**TEXT PASSAGE**
Juste de Juste left a set of twelve small single etched figures (about 195 x 83 mm each; Zerner 6-17) and another set of five larger prints each showing five or six naked male figures forming improbable human pyramids (these about 267 x 205 mm; Zerner 1-5). All the figures are elongated and muscular and many of their faces have anguished grimaces; over much of their bodies the musculature is so exposed they seem flayed, but they have hair and faces. They are usually interpreted as academic exercises in drawing the male figure, perhaps related to the art student's game of marking a number of dots on a piece of paper and then constructing a figure to incorporate them - it is typical of such exercises that the figures touch the frame of the image at several points. The etching technique is personal and direct, but probably not that of a practised printmaker. Like many Fontainbleau prints, the technical finish of the etching is poor, with many unintended marks and variations in the strength of lines, but the images have an intriguing impact. In the case of both sets there is some evidence that there were other members which have not survived.

Only the larger set have the monogram, now agreed to read IVSTE-"Juste" (in reverse). An alternative interpretation has been that they refer to an obscure engraver, Jean Viset, about whom little is known except that he worked at Fontainebleau in 1536. All the prints are rare - again like most School of Fontainebleau prints.

The larger set is often mentioned in the context of works by Henri Matisse culminating in his The Dance (second version) in the Hermitage in St. Petersburg.

He was apparently still living in Tours, where the family workshop continued, at his death about 1559.

**SUPPLIED MATERIAL**
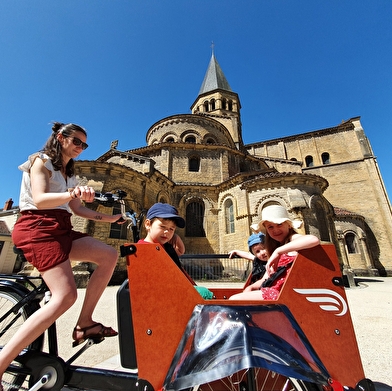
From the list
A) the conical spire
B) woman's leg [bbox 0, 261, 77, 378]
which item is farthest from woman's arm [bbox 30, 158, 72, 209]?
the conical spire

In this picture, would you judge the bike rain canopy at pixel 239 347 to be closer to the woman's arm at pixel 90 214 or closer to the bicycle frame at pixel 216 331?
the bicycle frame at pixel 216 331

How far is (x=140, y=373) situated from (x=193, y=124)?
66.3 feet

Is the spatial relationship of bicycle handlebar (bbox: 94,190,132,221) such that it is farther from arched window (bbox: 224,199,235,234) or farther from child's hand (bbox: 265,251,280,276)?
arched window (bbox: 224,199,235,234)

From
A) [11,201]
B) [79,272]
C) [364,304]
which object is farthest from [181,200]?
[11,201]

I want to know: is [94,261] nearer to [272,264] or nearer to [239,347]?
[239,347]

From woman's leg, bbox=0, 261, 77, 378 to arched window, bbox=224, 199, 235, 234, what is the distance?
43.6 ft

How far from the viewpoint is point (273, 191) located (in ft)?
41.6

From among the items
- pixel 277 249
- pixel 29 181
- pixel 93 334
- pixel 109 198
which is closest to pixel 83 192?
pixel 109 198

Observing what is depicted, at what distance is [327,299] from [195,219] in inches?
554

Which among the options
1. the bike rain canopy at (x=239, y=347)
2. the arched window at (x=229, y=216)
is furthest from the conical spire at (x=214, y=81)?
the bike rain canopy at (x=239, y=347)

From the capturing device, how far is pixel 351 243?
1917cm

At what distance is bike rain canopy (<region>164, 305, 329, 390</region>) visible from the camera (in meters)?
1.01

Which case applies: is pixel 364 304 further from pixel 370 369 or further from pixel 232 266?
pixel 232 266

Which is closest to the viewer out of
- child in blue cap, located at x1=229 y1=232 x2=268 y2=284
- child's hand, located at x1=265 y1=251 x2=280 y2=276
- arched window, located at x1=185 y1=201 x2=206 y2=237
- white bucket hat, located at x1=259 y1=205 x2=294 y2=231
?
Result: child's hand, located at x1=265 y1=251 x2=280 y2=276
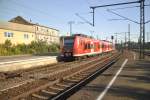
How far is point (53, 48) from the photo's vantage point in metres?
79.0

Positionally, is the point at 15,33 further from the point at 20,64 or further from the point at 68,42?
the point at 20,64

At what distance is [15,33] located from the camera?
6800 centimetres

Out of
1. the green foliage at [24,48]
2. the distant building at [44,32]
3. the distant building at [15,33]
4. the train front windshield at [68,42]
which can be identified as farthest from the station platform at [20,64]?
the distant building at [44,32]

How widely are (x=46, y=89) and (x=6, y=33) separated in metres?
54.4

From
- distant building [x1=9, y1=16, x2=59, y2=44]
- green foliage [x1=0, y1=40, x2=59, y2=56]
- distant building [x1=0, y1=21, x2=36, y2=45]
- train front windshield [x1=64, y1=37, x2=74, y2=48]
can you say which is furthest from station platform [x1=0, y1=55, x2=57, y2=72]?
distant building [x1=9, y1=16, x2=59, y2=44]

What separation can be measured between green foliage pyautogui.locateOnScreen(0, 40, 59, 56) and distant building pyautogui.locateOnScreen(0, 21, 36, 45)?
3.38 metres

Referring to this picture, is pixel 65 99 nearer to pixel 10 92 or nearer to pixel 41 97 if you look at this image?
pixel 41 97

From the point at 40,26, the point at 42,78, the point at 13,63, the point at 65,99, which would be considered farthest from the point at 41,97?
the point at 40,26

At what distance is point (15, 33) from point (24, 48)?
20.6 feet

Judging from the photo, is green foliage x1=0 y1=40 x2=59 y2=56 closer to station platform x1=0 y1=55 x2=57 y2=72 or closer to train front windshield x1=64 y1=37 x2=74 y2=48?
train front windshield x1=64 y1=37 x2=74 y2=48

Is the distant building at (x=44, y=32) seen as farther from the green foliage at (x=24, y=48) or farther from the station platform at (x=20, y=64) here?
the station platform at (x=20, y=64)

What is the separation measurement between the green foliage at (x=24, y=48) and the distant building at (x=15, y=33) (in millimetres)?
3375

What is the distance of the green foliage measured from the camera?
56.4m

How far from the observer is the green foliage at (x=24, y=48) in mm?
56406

--

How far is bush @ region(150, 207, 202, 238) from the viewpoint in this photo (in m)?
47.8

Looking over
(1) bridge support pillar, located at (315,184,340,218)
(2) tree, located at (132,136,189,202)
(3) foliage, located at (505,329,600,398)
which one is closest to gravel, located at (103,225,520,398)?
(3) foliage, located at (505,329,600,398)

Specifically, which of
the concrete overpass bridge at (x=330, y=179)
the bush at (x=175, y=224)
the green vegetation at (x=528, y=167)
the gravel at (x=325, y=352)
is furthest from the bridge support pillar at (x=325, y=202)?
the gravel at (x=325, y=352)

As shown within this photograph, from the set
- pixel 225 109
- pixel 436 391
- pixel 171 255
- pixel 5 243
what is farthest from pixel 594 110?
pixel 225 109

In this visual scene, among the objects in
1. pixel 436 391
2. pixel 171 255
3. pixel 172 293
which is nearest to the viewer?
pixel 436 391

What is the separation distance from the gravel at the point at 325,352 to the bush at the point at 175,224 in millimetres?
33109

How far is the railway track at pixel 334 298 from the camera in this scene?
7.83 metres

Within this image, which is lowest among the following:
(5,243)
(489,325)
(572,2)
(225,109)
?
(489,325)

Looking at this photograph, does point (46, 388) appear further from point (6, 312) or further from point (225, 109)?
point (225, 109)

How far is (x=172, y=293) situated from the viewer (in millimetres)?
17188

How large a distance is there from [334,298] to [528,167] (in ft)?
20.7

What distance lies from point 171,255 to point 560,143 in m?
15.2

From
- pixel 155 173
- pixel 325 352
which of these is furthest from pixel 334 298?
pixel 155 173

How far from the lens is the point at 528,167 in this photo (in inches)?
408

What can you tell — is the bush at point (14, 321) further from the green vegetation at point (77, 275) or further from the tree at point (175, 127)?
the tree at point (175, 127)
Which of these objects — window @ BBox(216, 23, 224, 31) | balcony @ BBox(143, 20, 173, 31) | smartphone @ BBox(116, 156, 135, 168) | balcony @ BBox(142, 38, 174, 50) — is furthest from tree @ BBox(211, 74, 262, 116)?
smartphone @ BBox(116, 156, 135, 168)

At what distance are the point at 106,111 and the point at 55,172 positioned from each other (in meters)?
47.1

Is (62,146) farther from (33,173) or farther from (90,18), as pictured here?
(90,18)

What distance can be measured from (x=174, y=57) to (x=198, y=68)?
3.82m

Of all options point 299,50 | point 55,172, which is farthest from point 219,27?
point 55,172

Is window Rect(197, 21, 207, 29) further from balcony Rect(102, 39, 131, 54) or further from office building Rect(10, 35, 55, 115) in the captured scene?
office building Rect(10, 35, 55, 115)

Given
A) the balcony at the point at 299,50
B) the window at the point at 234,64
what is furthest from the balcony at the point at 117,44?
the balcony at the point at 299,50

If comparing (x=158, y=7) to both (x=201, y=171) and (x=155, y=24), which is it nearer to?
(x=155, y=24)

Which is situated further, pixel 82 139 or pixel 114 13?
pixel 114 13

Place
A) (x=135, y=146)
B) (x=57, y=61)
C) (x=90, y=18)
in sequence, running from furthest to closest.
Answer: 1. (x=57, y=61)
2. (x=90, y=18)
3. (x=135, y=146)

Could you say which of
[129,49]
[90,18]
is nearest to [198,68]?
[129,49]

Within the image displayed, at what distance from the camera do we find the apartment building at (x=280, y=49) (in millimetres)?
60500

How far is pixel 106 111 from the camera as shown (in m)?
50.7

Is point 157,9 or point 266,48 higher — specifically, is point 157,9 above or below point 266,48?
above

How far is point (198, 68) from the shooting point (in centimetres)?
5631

**EXPLORE THE MATERIAL**
(a) Set down the part of the Juste de Juste text word for word, starting at "The larger set is" and ending at "death about 1559.".
(b) Using the Juste de Juste text, decide whether each statement agrees with it, answering yes or no and quoting the words that settle it: (i) The smaller set of prints carries the monogram. (ii) Jean Viset worked at Fontainebleau in 1536. (iii) The figures in the prints have no hair.
(c) List every city or town named in the Juste de Juste text.

**ANSWERS IN ORDER**
(a)
The larger set is often mentioned in the context of works by Henri Matisse culminating in his The Dance (second version) in the Hermitage in St. Petersburg.

He was apparently still living in Tours, where the family workshop continued, at his death about 1559.

(b)
(i) No: "Only the larger set have the monogram"
(ii) Yes: "he worked at Fontainebleau in 1536"
(iii) No: "but they have hair and faces"

(c) Fontainebleau, St. Petersburg, Tours